To: Fatt Dogg I hope that your ND trip is one of the best experiences you will have in your life, they have alot more to offer than just good hunting don't forget to watch the sunset's they are some of the most spectacular sunsets anywhere in the USA, don't forget to talk to the locals and slow down while you are there they don't move fast so you shouldn't either, wave to the UPS driver your probably the only person he's seen in 30 miles, and for GOD SAKES don't shoot the roost or you will get your butt chewed be everyone!! Take only what you will eat or can give to those who can not partake in the outdoors any longer, it builds a good name in the community. Follow the simple lifestyle of the locals and I promise you will have a great time.

Later J.D.


----------



## tb (Jul 26, 2002)

Deja vu all over again.


----------



## hoosier dhr (Jul 24, 2003)

Ive seen him on the outdoor channel :lol:

I still prefer the do it yourself way but  ya gotta do what ya gotta do!
Thats what i always tell my boss when i take a day off to hunt :beer:


----------



## Leo Porcello (Jul 10, 2003)

I think I just saw them on TV. They had the ducks in the decoys but not many falling. I think it was on the Browning hunting show.


----------



## toad1966 (Jan 16, 2005)

As an out-of -stater All I can say is its a great state with great people. Enjoy your trip and don't pay any attention to the bobkittys of the state. NoDak rocks!!!!! Toad


----------



## Matrix (Jun 29, 2006)

Edited due to excessive fowl language.

Please READ THE RULES.


----------



## Old Hunter (Mar 8, 2002)

dblkluk This thread is going down the sewer. Isn't it time to lock it?


----------



## Matrix (Jun 29, 2006)

Again, edited by admin


----------



## Plainsman (Jul 30, 2003)

I'll second that Old Hunter. I would guess Matrix will be following MT into the sunset. 
To me it looks like there are good and bad residents and non residents.
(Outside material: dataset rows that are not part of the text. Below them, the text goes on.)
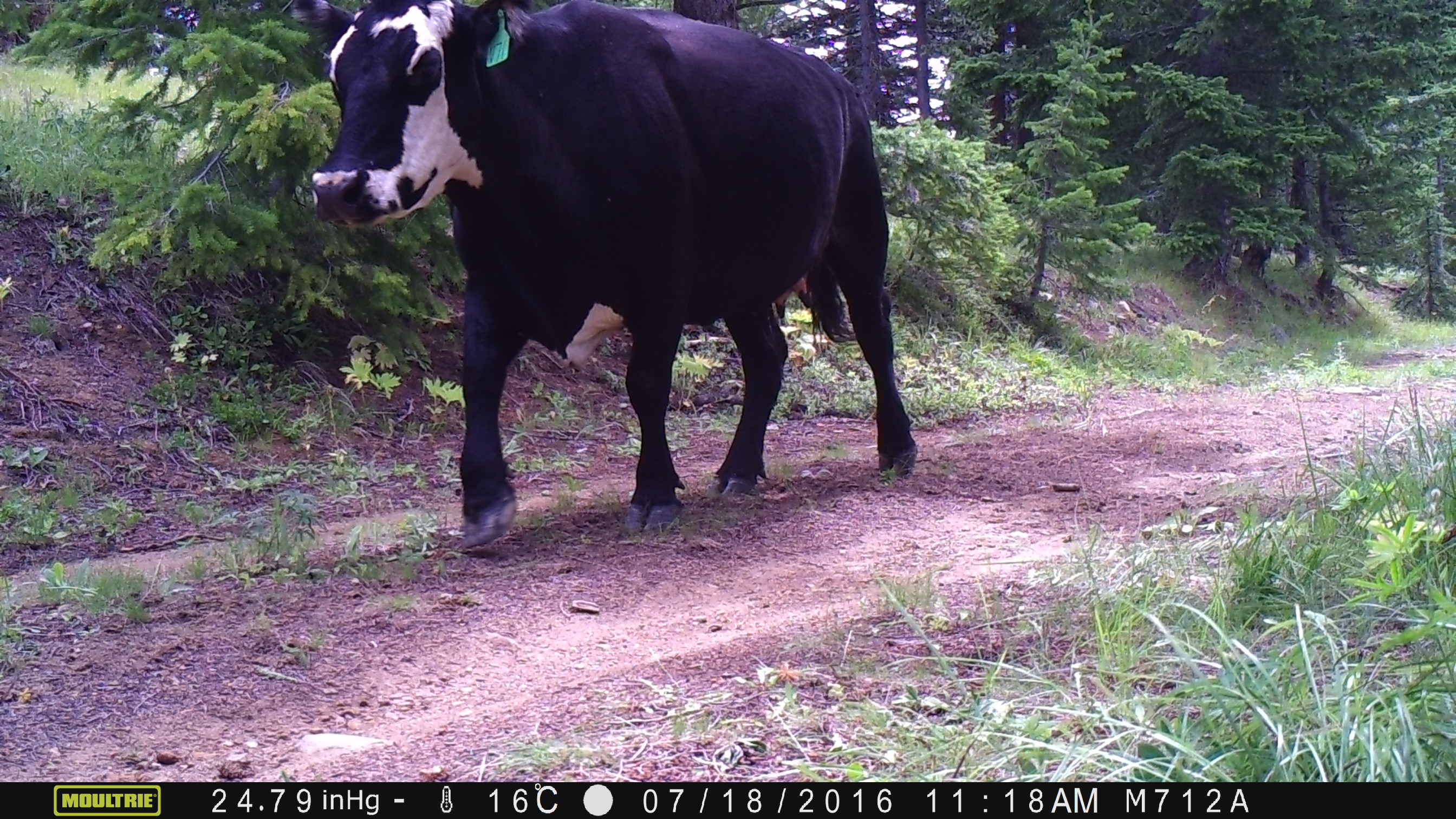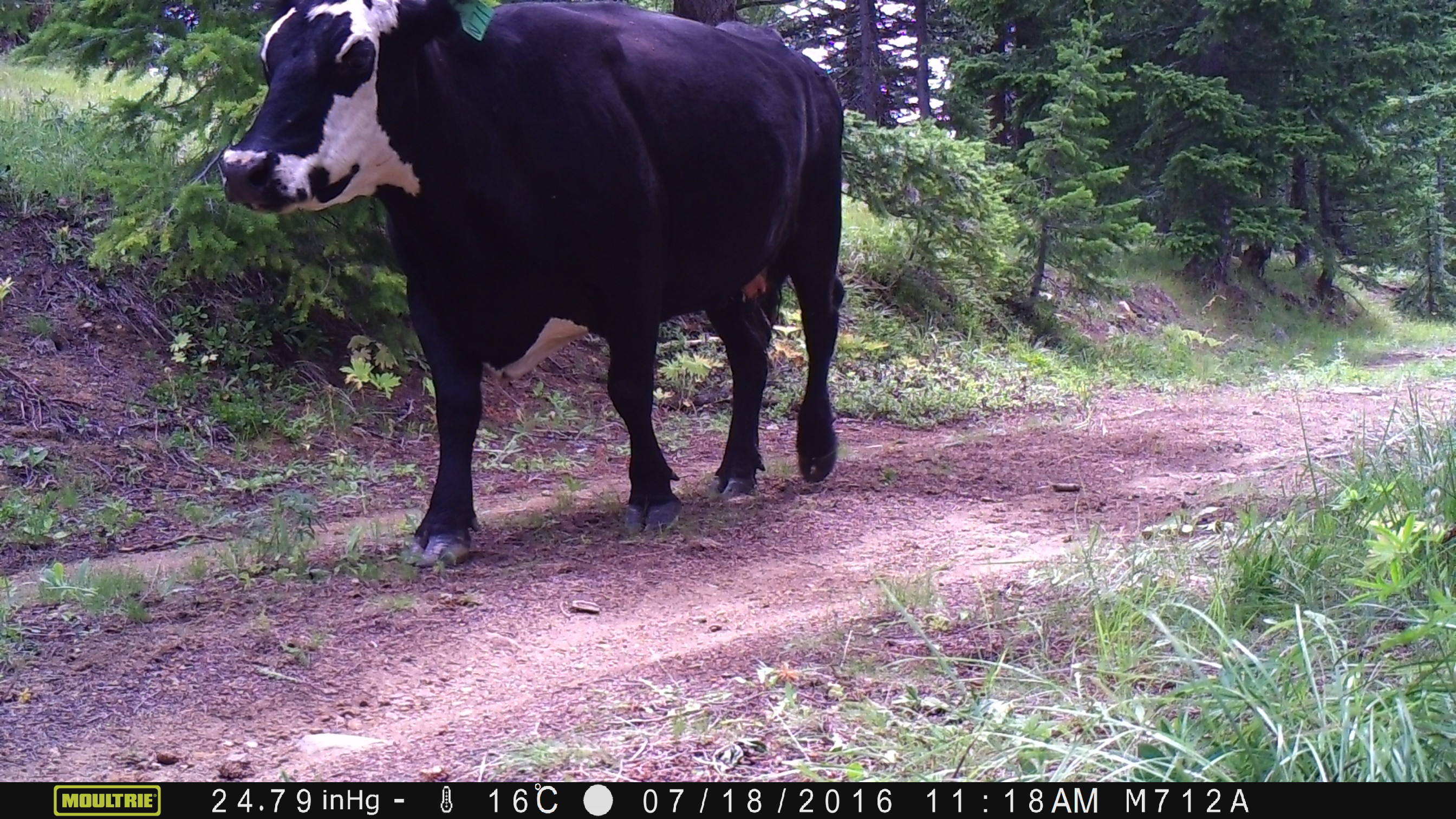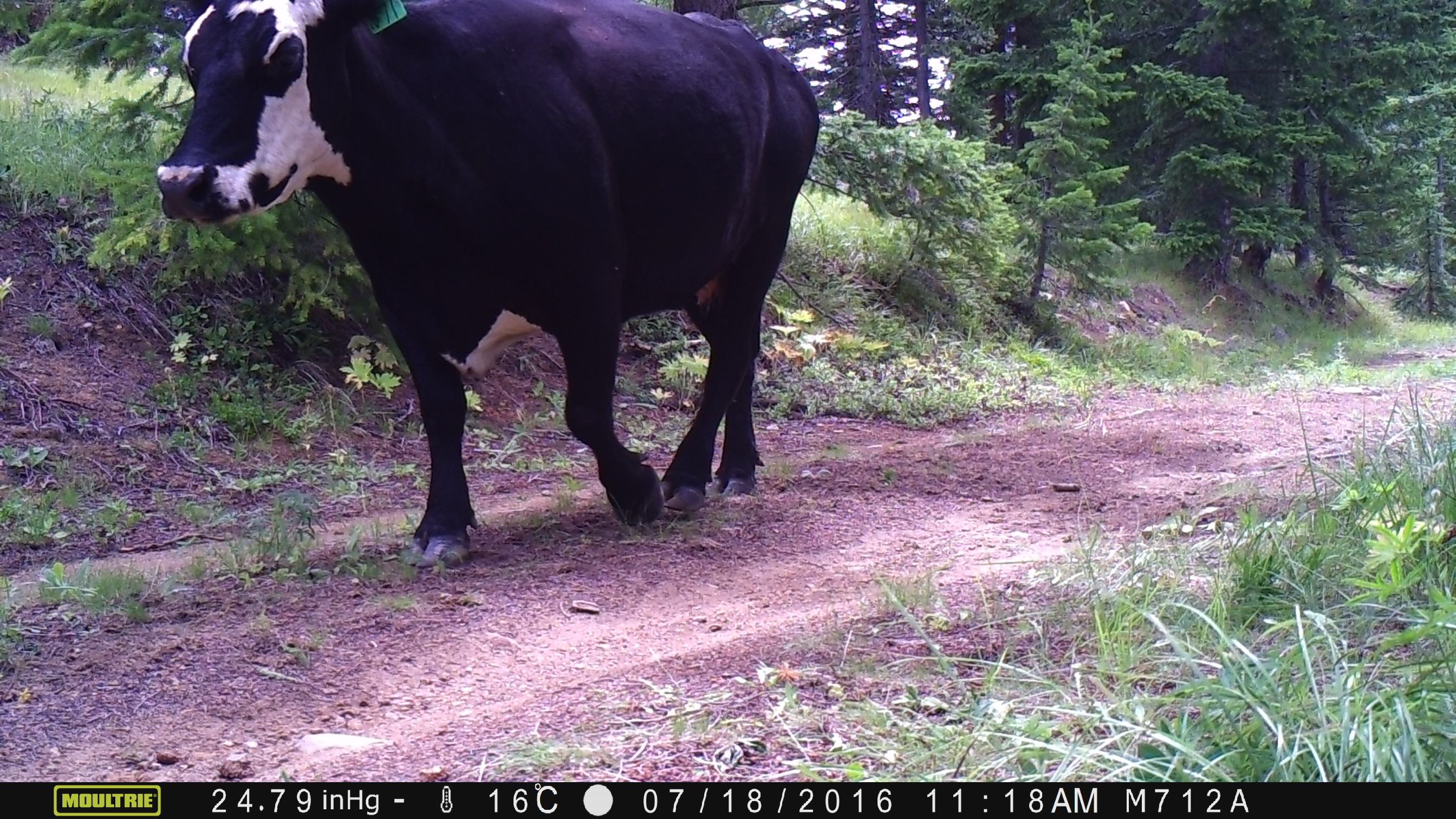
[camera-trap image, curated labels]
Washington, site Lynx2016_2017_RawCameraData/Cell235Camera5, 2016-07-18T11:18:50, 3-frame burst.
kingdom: Animalia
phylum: Chordata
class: Mammalia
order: Artiodactyla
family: Bovidae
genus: Bos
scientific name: Bos taurus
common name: domestic cattle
Domestic cattle (Bos taurus). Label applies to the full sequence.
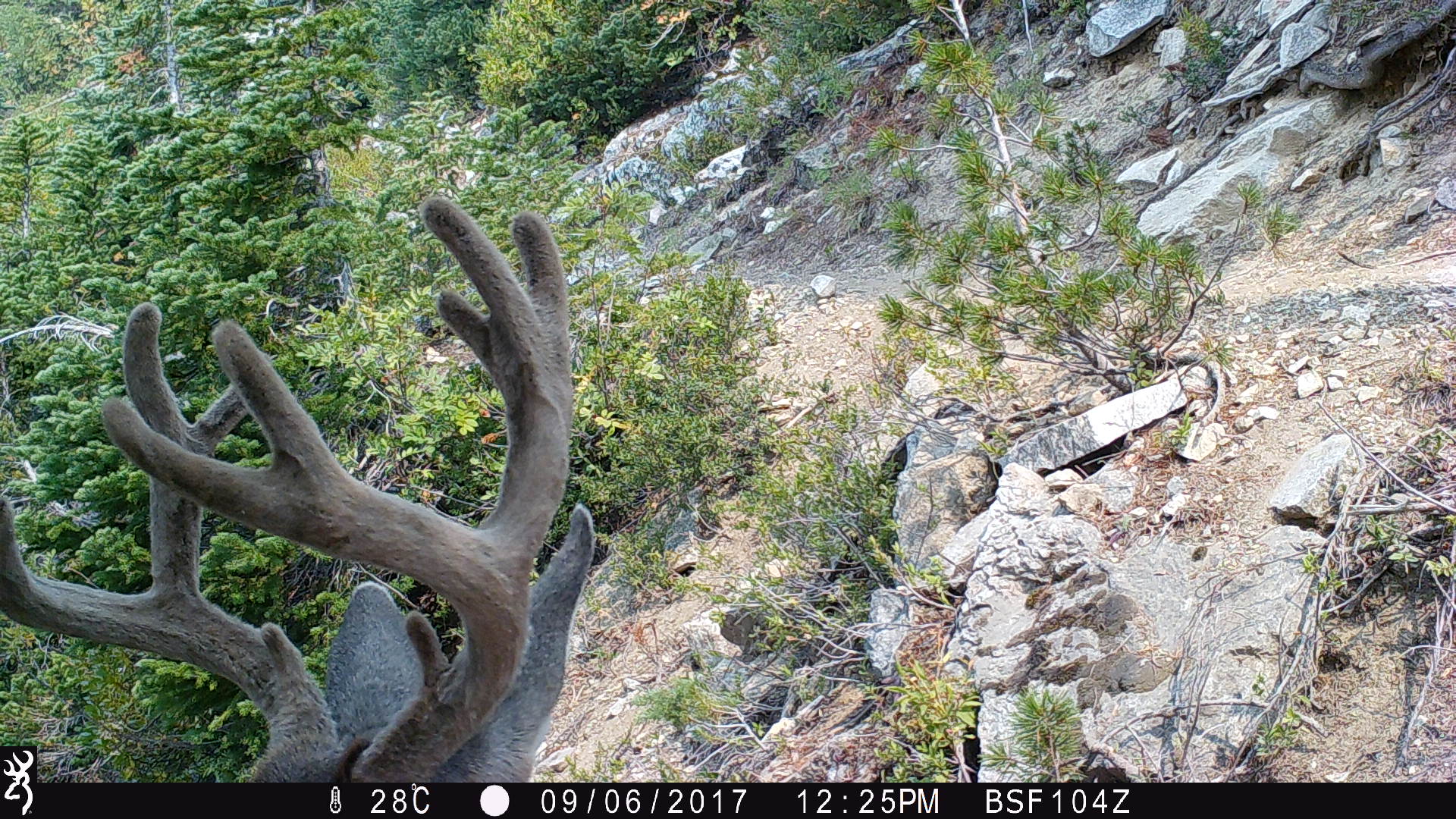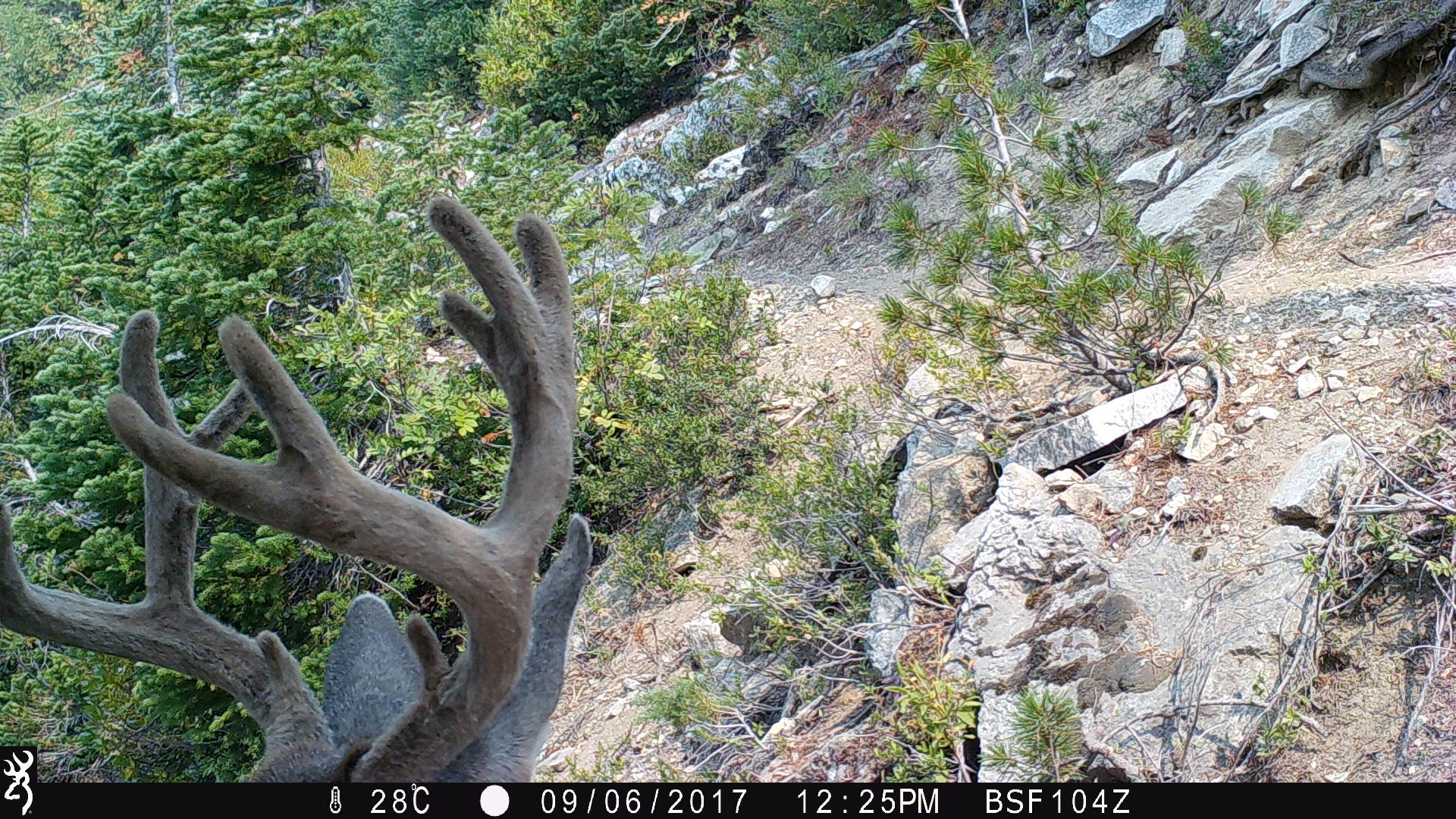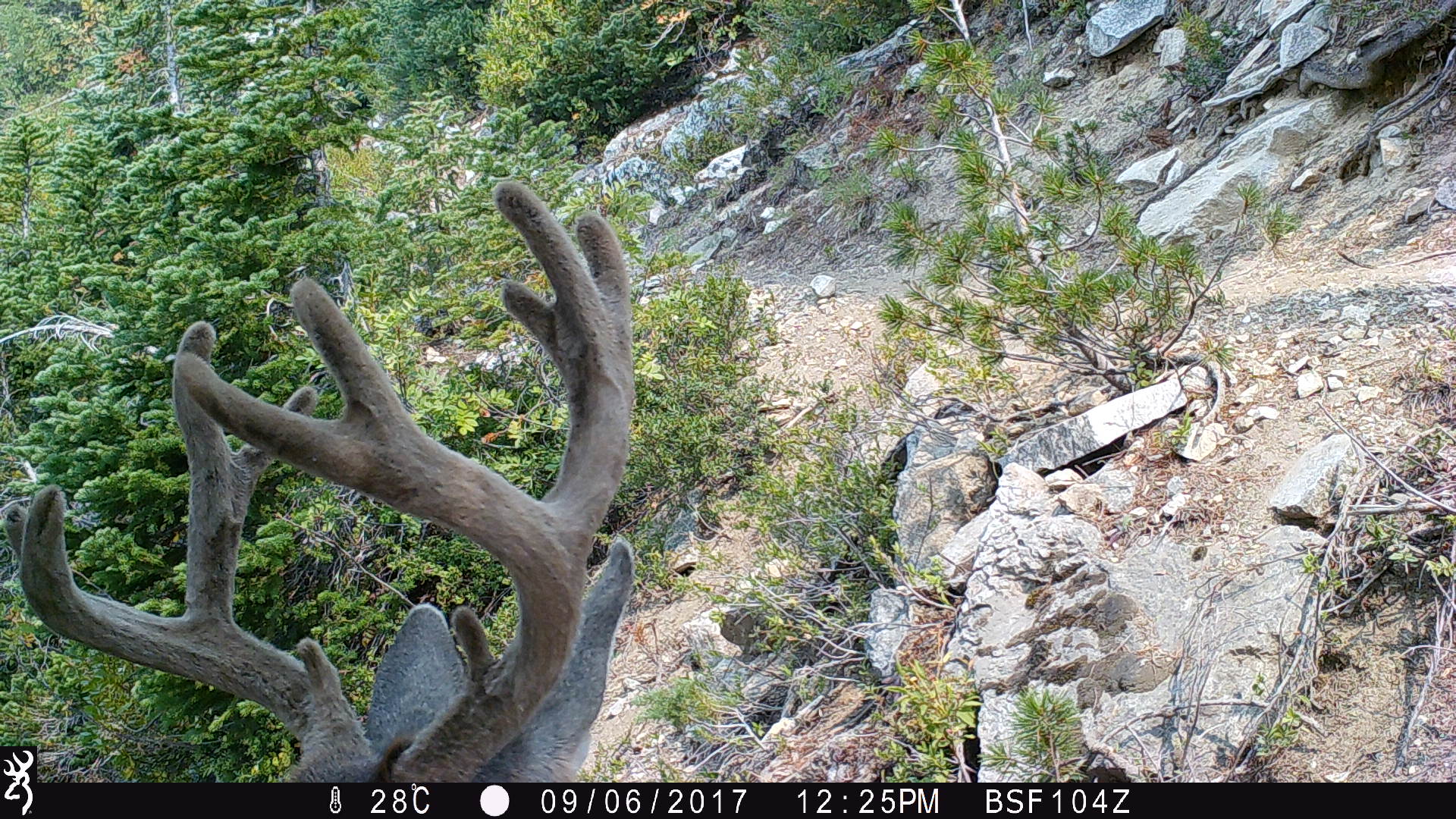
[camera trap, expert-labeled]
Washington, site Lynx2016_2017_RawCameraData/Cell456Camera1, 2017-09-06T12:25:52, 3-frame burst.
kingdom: Animalia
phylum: Chordata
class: Mammalia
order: Artiodactyla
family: Cervidae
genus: Odocoileus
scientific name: Odocoileus hemionus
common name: mule deer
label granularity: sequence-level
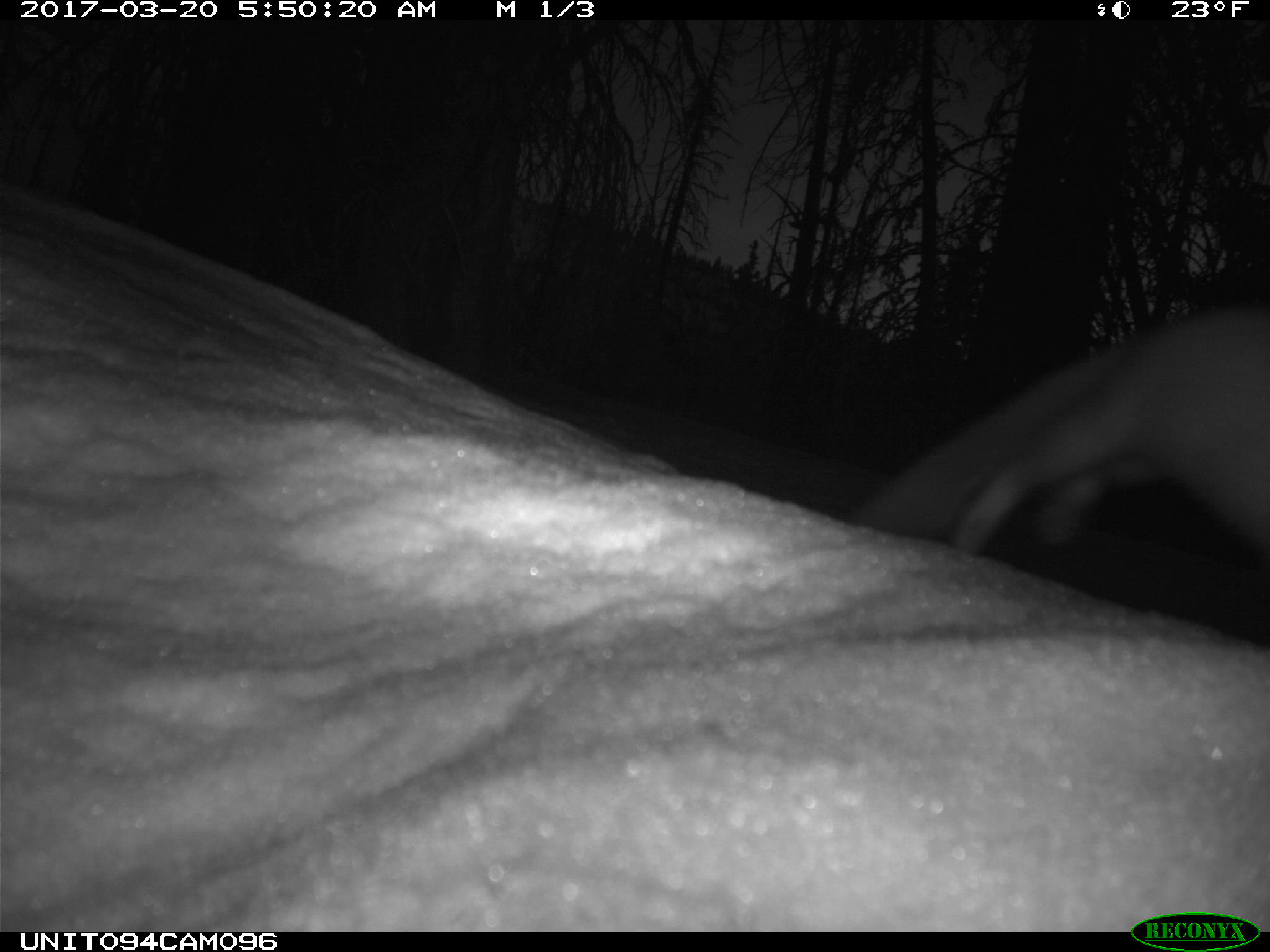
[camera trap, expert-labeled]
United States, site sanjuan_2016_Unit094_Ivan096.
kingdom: Animalia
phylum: Chordata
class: Mammalia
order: Carnivora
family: Mustelidae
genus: Martes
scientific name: Martes americana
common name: american marten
If your a jerk your a jerk, your address doesn't have a lot to do with it.


----------



## adam (Mar 17, 2005)

i agree every state has plenty of bad apples

ive found most of the people on this site to be really helpful and i have learned alot about hunting


----------



## nodakoutdoors.com (Feb 27, 2002)

Sigh....how many of these threads are needed.

LOCKED


----------